Neil Woods, whose family sponsors the second race in memory of his father Trevor, also supports the move.
"They've got to do something," he says. "Of course, it's all rumours at the moment. But I work in accounts and I know with budgets there are always rumours and you have to do something to draw attention."
However, this is a down-to-earth part of the world, not somewhere whose inhabitants are given to flights of fancy or heroic gestures, and local racegoer David Fox says: "I don't think it will do any good. The government appears hell-bent on going this way and it's not going to change their mind.
"It will cost the industry money to make a statement which isn't going to be listened to. They'd be better off seeing if they can sit down and negotiate a better deal."

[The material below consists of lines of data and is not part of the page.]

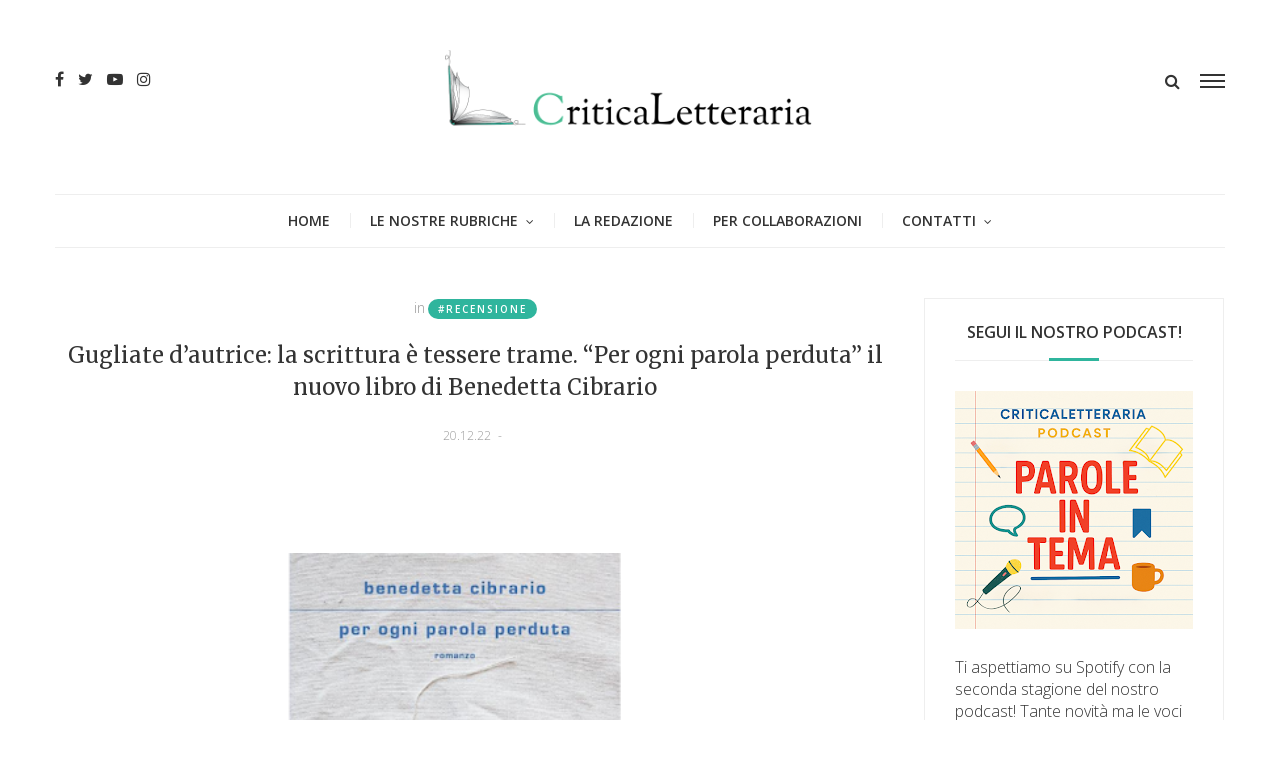

--- FILE ---
content_type: text/html; charset=utf-8
request_url: https://www.google.com/recaptcha/api2/aframe
body_size: 265
content:
<!DOCTYPE HTML><html><head><meta http-equiv="content-type" content="text/html; charset=UTF-8"></head><body><script nonce="17smB-scNJCE49WCfFcUaA">/** Anti-fraud and anti-abuse applications only. See google.com/recaptcha */ try{var clients={'sodar':'https://pagead2.googlesyndication.com/pagead/sodar?'};window.addEventListener("message",function(a){try{if(a.source===window.parent){var b=JSON.parse(a.data);var c=clients[b['id']];if(c){var d=document.createElement('img');d.src=c+b['params']+'&rc='+(localStorage.getItem("rc::a")?sessionStorage.getItem("rc::b"):"");window.document.body.appendChild(d);sessionStorage.setItem("rc::e",parseInt(sessionStorage.getItem("rc::e")||0)+1);localStorage.setItem("rc::h",'1768775911082');}}}catch(b){}});window.parent.postMessage("_grecaptcha_ready", "*");}catch(b){}</script></body></html>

And Mick Eckley, a bookmaker here who also has a pitch at Carlisle, which will move its September 10 meeting to the previous evening, is another sceptic – and a man who fears the blank day will cost him.
He says: "The Wednesday meeting at Carlisle last year wasn't very good and it's extremely unlikely we'll turn out on the Tuesday evening. The first race will probably have to be 4pm, maybe even earlier, it's not one of the best evenings of the week and not the right time of year for evening racing. It's not ticking a lot of boxes for me.
"I get the overall picture, there's a big issue to resolve, but are the government really going to listen? Will they be aware? It's a mundane Wednesday."